PS: As an afterthought. I rarely use PDF (mostly only to proof-read print variants of my books sent to me by my publisher), and almost never TTS – so I cannot say how well these two features work together (though the app description explicitely states: PDF support, fast & speech compatible, so it should work or Seany wouldn't state so). Furthermore, I doubt it will work with e.g. PDFs only composed of images, as Moon+ to my knowledge doesn't contain an OCR engine to extract text from images.

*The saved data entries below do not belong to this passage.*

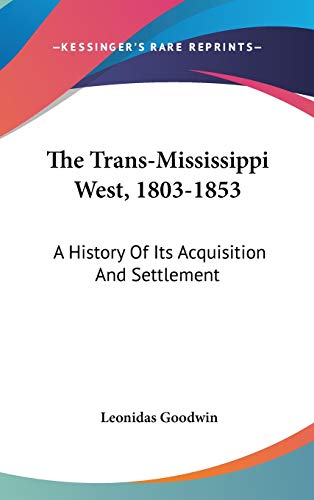 —KESSINGER'S RARE REPRINTS—

The Trans-Mississippi West, 1803-1853

A History Of Its Acquisition And Settlement

Leonidas Goodwin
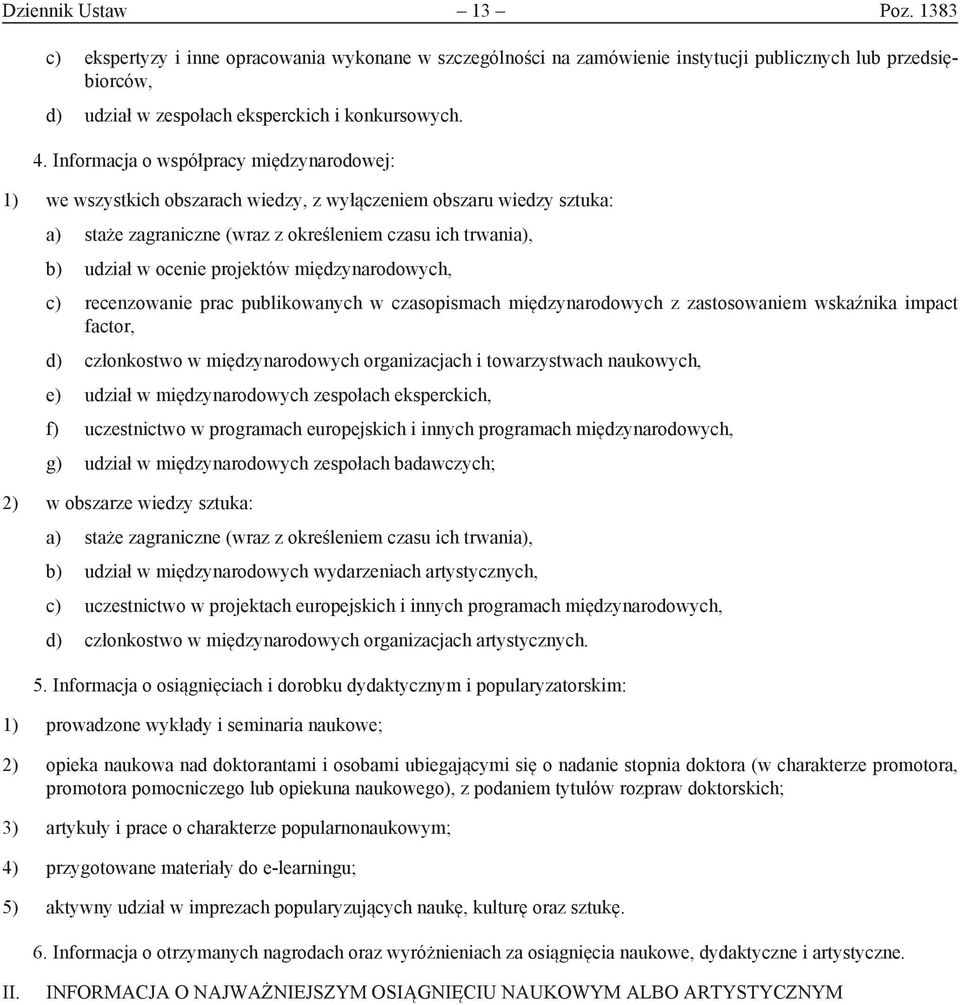 Dziennik Ustaw – 13 – Poz. 1383

c) ekspertyzy i inne opracowania wykonane w szczególności na zamówienie instytucji publicznych lub przedsiębiorców,

d) udział w zespołach eksperckich i konkursowych.

4. Informacja o współpracy międzynarodowej:

1) we wszystkich obszarach wiedzy, z wyłączeniem obszaru wiedzy sztuka:

a) staże zagraniczne (wraz z określeniem czasu ich trwania),

b) udział w ocenie projektów międzynarodowych,

c) recenzowanie prac publikowanych w czasopismach międzynarodowych z zastosowaniem wskaźnika impact factor,

d) członkostwo w międzynarodowych organizacjach i towarzystwach naukowych,

e) udział w międzynarodowych zespołach eksperckich,

f) uczestnictwo w programach europejskich i innych programach międzynarodowych,

g) udział w międzynarodowych zespołach badawczych;

2) w obszarze wiedzy sztuka:

a) staże zagraniczne (wraz z określeniem czasu ich trwania),

b) udział w międzynarodowych wydarzeniach artystycznych,

c) uczestnictwo w projektach europejskich i innych programach międzynarodowych,

d) członkostwo w międzynarodowych organizacjach artystycznych.

5. Informacja o osiągnięciach i dorobku dydaktycznym i popularyzatorskim:

1) prowadzone wykłady i seminaria naukowe;

2) opieka naukowa nad doktorantami i osobami ubiegającymi się o nadanie stopnia doktora (w charakterze promotora, promotora pomocniczego lub opiekuna naukowego), z podaniem tytułów rozpraw doktorskich;

3) artykuły i prace o charakterze popularnonaukowym;

4) przygotowane materiały do e-learningu;

5) aktywny udział w imprezach popularyzujących naukę, kulturę oraz sztukę.

6. Informacja o otrzymanych nagrodach oraz wyróżnieniach za osiągnięcia naukowe, dydaktyczne i artystyczne.

II. INFORMACJA O NAJWAŻNIEJSZYM OSIĄGNIĘCIU NAUKOWYM ALBO ARTYSTYCZNYM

You can use Adobe Acrobat Pro

The Read Out Loud feature reads aloud the text in a PDF, including the text in comments and alternate text descriptions for images and fillable fields. In tagged PDFs, content is read in the order in which it appears in the document’s logical structure tree. In untagged documents, the reading order is inferred, unless a reading order has been specified in the Reading preferences.

enter image description here

(FYI: Best Practices for PDF Accessibility)

  • 1
    The OP wants to export this to an audio file. Unless there is a way to export the speech to an audio file as quickly as the CPU can process the document, capturing the computer's audio output in real time is rather tedious solution.
    – Moriarty
    Aug 12, 2014 at 11:58

"Paper to Audio" is a chrome extension specifically for converting academic papers to speech (this includes PDFs). It gets rid of references etc. when speaking the text.

The link is: https://chrome.google.com/webstore/detail/paper-to-audio/djncfliejhhejjgbhcopflpnlaeicnco?authuser=1

It may have a few bugs which I'm still trying to sort out. Hope this helps.


My app Speech Central can handle this use case well. In some cases it is free (on Android and iOS if you read one book in a month or for blind people). It is also available for Windows and Mac as a single fairly affordable payment.

It should handle some specifics of academic PDFs that most apps can’t like skipping headers and footers or skipping quotations. On top of that it can skip even footnotes, which no other app can.